---- Data shown

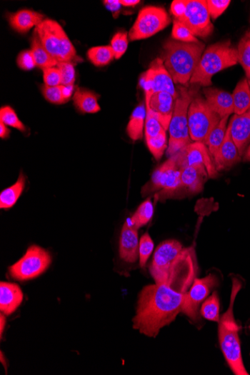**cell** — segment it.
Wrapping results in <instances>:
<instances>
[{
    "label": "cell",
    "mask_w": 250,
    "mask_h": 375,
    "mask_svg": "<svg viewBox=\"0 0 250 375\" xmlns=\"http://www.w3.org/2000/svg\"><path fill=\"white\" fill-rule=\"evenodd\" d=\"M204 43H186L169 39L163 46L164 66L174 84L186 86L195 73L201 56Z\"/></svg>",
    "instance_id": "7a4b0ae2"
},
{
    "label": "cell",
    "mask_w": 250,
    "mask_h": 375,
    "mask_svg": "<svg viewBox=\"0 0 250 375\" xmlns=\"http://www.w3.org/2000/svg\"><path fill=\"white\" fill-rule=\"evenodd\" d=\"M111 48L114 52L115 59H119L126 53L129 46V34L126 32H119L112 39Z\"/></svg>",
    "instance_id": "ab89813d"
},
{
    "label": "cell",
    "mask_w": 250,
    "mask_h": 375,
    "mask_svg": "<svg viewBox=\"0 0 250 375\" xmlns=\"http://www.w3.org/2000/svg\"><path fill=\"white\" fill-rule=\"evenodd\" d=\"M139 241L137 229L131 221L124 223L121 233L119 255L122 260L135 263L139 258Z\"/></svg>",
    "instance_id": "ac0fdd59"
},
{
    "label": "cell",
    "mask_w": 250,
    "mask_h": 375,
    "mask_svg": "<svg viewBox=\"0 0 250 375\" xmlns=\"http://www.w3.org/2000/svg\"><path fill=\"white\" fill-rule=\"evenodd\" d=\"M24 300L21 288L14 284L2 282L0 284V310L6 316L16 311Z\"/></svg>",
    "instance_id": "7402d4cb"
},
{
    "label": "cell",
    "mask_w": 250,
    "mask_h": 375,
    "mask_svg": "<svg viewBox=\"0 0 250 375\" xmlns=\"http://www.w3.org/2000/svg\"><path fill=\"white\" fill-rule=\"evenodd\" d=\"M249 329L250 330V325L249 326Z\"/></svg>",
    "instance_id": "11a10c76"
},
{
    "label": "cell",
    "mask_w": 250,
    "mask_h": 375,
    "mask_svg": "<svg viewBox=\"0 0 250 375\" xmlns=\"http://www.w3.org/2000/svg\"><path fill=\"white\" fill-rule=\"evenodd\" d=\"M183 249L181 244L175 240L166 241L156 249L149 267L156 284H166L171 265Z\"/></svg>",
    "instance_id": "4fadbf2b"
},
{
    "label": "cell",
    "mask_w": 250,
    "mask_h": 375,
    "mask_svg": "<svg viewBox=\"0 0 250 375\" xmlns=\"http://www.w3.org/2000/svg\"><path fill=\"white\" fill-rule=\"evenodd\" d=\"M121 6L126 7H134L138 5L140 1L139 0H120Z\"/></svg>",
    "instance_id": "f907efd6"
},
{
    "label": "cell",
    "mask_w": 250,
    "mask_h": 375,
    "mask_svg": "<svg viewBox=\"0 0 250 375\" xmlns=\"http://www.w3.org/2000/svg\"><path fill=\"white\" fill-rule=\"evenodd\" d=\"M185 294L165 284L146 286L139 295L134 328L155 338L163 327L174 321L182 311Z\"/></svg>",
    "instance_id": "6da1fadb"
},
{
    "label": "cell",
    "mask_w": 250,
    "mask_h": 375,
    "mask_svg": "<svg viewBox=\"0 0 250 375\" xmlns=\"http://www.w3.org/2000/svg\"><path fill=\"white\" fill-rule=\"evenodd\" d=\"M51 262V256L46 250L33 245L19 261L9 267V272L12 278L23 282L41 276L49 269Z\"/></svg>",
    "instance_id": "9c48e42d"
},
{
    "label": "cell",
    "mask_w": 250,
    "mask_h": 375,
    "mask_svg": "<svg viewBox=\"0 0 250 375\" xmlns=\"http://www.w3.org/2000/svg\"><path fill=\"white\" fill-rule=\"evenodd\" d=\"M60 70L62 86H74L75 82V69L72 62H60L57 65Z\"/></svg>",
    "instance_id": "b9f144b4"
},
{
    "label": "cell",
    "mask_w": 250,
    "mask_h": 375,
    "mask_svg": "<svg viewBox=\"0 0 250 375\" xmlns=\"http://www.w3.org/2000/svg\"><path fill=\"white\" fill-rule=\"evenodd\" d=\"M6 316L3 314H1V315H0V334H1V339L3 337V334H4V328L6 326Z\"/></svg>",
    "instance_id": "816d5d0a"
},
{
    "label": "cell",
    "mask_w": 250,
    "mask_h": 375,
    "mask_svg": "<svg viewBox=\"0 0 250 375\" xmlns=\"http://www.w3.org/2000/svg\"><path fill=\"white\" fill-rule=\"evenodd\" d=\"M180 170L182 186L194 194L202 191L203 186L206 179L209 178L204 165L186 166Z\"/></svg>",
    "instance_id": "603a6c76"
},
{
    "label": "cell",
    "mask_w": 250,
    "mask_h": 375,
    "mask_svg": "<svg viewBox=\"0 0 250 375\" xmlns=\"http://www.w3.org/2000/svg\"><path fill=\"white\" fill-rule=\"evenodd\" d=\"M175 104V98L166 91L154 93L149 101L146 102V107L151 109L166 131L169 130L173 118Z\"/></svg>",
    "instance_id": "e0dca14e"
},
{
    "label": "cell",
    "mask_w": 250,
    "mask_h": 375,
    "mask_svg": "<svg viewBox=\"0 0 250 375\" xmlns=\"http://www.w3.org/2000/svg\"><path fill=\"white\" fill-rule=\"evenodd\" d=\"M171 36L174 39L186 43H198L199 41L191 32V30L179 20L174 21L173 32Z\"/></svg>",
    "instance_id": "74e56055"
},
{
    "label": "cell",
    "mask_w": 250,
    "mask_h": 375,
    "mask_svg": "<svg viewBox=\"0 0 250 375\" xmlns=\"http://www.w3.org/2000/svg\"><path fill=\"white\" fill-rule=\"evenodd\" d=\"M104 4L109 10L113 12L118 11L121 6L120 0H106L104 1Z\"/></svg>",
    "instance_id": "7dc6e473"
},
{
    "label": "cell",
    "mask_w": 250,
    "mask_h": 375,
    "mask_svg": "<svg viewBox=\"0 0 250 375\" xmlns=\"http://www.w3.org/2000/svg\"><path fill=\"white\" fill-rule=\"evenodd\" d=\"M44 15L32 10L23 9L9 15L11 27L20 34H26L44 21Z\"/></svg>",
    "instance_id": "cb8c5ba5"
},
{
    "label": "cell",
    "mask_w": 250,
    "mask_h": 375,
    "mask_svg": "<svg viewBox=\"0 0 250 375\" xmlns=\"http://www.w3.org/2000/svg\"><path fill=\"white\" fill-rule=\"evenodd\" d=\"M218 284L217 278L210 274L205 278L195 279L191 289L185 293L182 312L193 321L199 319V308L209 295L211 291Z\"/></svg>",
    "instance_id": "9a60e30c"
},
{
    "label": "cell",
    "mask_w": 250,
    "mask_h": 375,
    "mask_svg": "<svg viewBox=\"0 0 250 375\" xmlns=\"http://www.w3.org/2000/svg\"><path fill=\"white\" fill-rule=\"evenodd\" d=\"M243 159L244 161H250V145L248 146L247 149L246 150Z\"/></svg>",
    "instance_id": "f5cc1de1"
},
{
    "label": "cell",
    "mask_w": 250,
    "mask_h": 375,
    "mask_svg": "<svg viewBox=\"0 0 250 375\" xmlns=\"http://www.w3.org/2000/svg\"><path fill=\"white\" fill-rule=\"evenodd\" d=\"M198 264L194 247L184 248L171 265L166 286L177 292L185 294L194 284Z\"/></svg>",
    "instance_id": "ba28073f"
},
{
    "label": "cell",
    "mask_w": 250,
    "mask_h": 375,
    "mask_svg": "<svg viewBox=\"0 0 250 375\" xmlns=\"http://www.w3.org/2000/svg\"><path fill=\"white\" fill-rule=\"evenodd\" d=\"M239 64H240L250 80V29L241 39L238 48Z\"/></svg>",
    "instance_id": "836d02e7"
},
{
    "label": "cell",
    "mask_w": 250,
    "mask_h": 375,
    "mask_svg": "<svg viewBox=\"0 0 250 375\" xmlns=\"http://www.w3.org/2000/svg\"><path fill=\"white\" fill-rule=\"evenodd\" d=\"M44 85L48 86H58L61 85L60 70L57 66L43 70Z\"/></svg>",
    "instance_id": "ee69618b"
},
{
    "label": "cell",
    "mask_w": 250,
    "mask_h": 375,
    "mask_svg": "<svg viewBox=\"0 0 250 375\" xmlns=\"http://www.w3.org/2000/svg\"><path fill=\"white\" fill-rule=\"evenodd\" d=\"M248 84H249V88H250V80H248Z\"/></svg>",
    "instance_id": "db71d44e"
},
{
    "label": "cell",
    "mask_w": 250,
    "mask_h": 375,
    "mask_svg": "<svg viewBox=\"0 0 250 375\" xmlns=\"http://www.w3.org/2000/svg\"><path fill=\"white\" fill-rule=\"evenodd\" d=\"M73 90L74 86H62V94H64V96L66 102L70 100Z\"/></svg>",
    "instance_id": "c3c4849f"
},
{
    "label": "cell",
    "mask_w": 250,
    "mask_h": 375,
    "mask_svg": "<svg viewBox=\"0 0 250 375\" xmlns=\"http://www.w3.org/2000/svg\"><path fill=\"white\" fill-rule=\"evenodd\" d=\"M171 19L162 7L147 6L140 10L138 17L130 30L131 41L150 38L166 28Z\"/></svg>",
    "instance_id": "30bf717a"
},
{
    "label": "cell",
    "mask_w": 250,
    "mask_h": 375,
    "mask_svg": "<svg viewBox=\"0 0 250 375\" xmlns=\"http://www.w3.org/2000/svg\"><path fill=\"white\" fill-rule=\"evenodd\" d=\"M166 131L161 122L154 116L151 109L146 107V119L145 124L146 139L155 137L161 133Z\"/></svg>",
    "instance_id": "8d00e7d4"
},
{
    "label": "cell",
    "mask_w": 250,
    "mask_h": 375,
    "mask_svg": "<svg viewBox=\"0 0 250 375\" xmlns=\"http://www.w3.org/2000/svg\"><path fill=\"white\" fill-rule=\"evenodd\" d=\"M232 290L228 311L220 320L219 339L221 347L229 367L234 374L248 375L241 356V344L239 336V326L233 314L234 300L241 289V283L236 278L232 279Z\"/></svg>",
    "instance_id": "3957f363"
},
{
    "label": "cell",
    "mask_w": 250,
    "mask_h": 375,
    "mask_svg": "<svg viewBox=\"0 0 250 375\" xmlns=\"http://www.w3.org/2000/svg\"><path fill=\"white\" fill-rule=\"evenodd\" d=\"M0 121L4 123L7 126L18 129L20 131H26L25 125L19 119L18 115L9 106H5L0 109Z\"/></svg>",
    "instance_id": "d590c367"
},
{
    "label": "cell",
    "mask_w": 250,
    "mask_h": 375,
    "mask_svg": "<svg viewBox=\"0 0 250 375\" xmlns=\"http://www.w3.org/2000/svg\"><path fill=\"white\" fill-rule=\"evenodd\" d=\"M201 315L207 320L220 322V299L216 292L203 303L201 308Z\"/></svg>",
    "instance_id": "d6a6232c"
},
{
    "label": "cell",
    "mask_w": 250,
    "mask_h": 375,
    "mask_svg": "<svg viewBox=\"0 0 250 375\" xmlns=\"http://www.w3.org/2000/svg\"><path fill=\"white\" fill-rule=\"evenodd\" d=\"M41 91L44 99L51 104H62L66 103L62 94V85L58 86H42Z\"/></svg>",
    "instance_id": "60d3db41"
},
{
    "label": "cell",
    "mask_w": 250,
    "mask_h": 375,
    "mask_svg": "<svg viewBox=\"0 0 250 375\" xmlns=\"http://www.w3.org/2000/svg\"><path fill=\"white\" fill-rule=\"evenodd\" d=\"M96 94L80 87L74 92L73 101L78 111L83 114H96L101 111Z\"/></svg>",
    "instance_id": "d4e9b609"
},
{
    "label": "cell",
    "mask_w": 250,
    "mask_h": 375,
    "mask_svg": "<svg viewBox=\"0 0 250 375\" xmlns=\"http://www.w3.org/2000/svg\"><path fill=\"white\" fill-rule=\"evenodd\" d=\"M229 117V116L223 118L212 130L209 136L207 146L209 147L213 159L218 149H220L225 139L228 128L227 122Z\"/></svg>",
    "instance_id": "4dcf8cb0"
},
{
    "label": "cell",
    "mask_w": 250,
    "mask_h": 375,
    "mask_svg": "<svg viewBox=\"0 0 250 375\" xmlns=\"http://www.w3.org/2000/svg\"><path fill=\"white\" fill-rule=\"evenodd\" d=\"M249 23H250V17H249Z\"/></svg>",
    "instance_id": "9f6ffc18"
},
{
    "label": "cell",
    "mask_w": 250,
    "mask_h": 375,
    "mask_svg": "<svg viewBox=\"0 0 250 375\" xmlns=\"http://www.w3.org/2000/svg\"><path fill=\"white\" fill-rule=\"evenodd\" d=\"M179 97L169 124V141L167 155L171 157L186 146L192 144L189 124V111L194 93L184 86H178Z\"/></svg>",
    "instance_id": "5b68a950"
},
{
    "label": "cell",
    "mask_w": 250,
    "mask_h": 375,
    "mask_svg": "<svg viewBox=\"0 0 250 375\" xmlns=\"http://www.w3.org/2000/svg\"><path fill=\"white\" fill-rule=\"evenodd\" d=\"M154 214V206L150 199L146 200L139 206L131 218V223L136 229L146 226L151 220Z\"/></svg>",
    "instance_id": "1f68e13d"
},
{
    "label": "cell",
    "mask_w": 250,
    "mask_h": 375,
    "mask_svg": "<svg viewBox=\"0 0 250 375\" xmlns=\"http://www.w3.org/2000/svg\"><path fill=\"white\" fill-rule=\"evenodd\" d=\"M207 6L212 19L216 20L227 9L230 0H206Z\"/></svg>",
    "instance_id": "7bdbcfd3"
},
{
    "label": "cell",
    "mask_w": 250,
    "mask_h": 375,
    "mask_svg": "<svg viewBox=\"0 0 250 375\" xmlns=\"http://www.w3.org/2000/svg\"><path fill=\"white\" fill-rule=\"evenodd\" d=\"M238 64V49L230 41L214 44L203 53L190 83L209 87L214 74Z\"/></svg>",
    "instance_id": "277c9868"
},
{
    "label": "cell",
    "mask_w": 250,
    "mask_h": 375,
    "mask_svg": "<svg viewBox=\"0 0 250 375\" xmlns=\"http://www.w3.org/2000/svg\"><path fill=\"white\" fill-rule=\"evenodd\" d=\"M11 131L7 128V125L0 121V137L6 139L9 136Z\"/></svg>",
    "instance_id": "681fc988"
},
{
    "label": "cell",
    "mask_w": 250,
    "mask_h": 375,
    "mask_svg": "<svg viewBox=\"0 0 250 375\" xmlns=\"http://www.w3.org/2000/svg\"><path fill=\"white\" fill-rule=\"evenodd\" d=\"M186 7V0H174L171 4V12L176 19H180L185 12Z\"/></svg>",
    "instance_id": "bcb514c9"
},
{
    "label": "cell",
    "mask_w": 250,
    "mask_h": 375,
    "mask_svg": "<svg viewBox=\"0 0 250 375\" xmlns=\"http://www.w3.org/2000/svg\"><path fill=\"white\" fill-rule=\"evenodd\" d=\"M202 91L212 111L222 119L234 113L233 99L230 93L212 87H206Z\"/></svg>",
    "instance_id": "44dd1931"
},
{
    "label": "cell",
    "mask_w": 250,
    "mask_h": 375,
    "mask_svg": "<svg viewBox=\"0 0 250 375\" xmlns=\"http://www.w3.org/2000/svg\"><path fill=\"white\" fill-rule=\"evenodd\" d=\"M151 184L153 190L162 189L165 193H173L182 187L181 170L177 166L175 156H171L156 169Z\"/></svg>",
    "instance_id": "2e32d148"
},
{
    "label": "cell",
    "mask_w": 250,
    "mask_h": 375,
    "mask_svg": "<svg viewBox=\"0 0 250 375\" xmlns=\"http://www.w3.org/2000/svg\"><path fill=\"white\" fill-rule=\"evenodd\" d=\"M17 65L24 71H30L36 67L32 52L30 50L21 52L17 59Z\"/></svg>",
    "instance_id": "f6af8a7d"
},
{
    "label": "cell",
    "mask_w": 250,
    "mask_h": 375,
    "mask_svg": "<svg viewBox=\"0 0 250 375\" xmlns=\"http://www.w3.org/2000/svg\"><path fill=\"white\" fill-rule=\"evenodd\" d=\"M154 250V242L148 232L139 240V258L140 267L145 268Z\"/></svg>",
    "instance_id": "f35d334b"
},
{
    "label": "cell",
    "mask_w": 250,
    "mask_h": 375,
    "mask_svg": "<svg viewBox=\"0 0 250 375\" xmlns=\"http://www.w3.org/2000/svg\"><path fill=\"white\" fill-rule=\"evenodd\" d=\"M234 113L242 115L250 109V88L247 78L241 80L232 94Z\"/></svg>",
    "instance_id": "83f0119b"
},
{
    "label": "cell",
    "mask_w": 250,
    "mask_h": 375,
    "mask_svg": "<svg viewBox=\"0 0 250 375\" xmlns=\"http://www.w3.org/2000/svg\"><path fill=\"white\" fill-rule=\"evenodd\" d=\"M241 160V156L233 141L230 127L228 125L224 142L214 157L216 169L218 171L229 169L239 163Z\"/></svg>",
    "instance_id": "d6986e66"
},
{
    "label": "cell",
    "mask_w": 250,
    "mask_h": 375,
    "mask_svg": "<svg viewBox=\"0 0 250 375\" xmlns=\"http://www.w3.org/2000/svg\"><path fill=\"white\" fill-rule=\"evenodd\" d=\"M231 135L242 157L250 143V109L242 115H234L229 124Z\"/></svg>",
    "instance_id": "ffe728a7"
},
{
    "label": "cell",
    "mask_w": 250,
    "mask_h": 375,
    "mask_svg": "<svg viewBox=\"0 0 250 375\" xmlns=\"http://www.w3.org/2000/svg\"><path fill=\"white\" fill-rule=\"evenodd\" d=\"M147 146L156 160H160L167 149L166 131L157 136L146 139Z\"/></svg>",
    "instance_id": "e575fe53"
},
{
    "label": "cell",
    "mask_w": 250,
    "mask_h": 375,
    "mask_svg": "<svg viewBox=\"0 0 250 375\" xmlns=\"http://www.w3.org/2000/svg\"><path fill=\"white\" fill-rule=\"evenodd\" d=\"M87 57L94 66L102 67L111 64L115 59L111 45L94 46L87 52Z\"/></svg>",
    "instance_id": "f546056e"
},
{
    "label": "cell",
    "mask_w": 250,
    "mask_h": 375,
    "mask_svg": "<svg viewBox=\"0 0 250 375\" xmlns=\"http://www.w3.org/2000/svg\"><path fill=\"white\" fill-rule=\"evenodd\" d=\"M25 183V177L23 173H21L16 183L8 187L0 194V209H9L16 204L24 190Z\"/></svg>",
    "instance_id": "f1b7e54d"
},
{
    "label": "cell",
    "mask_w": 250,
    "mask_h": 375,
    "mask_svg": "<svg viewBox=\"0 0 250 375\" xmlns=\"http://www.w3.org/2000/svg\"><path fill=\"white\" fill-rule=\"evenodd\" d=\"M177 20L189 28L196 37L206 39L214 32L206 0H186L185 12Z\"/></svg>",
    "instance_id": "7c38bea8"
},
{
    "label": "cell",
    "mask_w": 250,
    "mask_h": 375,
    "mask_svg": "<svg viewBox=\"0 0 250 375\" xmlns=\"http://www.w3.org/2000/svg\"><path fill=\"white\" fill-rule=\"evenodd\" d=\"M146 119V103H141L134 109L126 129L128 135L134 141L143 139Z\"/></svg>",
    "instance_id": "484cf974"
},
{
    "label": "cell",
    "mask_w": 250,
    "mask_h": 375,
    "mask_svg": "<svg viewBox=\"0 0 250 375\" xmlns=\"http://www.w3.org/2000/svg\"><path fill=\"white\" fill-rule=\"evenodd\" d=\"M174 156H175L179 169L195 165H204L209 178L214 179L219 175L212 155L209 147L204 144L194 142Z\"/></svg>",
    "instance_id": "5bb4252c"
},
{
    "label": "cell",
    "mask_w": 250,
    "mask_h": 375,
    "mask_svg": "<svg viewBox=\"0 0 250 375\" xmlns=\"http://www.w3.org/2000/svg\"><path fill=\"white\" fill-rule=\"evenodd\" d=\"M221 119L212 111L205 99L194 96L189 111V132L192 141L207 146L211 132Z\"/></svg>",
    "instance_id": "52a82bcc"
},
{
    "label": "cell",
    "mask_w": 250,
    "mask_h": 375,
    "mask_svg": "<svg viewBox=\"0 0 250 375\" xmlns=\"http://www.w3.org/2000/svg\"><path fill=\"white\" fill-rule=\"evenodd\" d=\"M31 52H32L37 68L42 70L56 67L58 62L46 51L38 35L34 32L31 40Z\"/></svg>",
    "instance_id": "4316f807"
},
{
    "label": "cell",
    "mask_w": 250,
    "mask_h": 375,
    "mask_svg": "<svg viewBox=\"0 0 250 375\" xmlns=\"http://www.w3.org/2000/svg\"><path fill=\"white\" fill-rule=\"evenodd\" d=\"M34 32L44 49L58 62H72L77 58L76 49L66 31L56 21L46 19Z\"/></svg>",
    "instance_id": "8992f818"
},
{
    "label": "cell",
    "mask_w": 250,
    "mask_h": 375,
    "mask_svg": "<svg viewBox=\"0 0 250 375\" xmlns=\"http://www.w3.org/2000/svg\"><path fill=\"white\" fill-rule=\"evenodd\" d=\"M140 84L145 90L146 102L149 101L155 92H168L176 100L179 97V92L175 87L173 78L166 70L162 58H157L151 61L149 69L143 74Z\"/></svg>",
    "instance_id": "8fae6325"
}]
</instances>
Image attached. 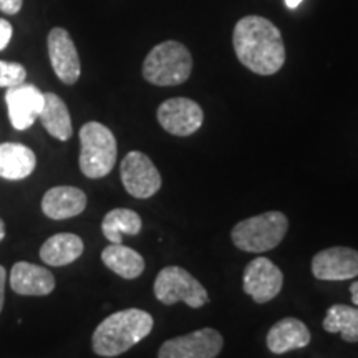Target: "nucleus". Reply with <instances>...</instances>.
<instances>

--------

● **What the task requires**
Extract the lines from the very first one through the line that contains "48L114 52L115 59H119L126", and copy them word for word with the pictures left out.

● **The answer**
**cell** — segment it.
Wrapping results in <instances>:
<instances>
[{
    "label": "cell",
    "mask_w": 250,
    "mask_h": 375,
    "mask_svg": "<svg viewBox=\"0 0 250 375\" xmlns=\"http://www.w3.org/2000/svg\"><path fill=\"white\" fill-rule=\"evenodd\" d=\"M204 43H186L169 39L163 46L164 66L174 84L186 86L195 73L201 56Z\"/></svg>",
    "instance_id": "7a4b0ae2"
},
{
    "label": "cell",
    "mask_w": 250,
    "mask_h": 375,
    "mask_svg": "<svg viewBox=\"0 0 250 375\" xmlns=\"http://www.w3.org/2000/svg\"><path fill=\"white\" fill-rule=\"evenodd\" d=\"M111 48L114 52L115 59H119L126 53L129 46V34L126 32H119L112 39Z\"/></svg>",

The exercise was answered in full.